From the records that follow, copy every line that contains the word "have".
** Opening DATA EXTRACTS block **
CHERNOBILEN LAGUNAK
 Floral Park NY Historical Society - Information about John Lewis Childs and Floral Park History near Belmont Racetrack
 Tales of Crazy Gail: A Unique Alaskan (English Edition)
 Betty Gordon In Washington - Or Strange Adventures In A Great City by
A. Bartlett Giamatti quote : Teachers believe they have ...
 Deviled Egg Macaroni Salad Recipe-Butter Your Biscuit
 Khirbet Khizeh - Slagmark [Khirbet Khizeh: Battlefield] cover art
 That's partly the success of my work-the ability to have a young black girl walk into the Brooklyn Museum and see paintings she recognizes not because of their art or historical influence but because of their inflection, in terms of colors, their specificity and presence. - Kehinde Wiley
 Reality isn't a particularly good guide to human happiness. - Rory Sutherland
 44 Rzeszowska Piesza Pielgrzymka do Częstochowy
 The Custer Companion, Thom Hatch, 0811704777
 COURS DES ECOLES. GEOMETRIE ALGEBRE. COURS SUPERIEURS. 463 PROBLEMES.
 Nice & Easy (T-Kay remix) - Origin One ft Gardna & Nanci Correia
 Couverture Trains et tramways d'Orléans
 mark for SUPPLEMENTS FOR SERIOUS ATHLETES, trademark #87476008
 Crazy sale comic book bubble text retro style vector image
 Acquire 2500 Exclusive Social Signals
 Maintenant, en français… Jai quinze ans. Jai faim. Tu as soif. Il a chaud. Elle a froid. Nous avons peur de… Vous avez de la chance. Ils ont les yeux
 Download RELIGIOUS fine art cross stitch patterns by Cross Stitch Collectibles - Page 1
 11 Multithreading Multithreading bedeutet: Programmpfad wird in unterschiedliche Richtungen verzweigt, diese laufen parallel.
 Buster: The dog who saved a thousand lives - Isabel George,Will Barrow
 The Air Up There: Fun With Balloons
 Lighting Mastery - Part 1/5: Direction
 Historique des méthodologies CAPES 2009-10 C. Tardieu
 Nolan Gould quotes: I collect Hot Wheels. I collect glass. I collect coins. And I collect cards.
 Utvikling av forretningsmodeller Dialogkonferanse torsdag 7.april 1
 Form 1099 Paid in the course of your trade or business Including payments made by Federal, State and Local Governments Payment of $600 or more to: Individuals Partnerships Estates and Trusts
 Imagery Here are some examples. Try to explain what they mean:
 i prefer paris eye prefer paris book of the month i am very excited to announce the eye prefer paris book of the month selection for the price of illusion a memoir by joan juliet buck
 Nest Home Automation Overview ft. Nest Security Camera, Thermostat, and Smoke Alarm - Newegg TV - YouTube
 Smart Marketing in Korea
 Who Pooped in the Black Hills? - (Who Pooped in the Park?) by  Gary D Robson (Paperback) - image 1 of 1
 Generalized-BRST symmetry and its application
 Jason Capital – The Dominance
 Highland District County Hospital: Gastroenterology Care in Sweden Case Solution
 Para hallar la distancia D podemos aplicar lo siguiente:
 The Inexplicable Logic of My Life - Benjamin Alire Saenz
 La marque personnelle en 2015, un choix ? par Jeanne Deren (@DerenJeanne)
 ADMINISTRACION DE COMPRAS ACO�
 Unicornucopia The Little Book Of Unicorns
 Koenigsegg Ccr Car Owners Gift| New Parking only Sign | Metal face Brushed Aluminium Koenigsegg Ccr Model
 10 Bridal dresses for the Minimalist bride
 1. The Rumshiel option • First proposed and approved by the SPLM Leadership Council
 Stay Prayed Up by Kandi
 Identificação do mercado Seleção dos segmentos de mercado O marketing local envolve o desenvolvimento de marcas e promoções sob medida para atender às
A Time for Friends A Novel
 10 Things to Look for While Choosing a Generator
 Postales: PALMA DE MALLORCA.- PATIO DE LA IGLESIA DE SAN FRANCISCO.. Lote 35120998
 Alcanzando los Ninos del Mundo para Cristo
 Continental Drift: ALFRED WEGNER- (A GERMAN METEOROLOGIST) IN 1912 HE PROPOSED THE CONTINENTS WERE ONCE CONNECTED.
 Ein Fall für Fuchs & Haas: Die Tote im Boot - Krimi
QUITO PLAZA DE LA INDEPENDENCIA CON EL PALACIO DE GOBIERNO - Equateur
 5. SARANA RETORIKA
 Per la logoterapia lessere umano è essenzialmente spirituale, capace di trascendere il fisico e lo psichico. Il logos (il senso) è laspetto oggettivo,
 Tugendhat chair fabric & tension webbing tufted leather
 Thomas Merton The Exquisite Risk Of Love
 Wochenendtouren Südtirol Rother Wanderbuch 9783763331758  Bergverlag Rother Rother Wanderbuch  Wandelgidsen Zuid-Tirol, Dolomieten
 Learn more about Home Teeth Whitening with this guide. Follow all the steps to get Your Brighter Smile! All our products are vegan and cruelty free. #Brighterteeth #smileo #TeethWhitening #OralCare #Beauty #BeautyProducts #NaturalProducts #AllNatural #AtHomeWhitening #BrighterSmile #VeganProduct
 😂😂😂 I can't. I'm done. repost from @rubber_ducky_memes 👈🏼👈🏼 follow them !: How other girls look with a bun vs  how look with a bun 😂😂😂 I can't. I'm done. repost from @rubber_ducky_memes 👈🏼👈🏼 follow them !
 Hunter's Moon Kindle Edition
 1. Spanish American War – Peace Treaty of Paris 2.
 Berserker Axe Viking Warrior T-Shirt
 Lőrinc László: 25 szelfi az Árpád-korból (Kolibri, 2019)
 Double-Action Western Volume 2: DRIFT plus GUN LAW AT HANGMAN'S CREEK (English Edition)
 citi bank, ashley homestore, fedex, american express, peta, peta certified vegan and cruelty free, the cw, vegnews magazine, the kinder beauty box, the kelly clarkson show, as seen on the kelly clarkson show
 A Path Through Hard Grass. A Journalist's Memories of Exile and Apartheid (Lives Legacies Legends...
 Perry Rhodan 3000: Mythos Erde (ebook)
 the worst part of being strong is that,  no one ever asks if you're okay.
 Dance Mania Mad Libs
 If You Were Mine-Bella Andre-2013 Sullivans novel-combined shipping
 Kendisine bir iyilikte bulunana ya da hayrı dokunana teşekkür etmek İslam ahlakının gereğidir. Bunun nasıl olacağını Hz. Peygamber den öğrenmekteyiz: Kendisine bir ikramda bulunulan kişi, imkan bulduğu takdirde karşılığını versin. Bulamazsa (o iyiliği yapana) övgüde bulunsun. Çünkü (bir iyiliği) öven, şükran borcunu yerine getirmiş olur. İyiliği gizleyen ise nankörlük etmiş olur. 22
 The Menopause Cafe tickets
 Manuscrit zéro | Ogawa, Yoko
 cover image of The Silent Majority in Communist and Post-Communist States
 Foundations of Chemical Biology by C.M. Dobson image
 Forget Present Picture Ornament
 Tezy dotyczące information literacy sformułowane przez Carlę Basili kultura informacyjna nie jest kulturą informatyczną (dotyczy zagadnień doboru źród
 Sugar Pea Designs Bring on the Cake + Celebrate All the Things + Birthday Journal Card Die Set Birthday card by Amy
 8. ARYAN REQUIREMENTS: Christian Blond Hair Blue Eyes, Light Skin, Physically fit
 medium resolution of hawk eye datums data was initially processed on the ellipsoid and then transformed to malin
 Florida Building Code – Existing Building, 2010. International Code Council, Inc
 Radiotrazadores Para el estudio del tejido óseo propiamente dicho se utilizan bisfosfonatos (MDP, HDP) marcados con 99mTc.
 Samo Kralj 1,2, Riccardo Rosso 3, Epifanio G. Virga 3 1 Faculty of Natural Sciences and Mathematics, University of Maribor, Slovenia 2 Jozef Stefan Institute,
** Closing DATA EXTRACTS block **
■ ANSWER TO THIS PROBLEM ■
A. Bartlett Giamatti quote : Teachers believe they have ...
 That's partly the success of my work-the ability to have a young black girl walk into the Brooklyn Museum and see paintings she recognizes not because of their art or historical influence but because of their inflection, in terms of colors, their specificity and presence. - Kehinde Wiley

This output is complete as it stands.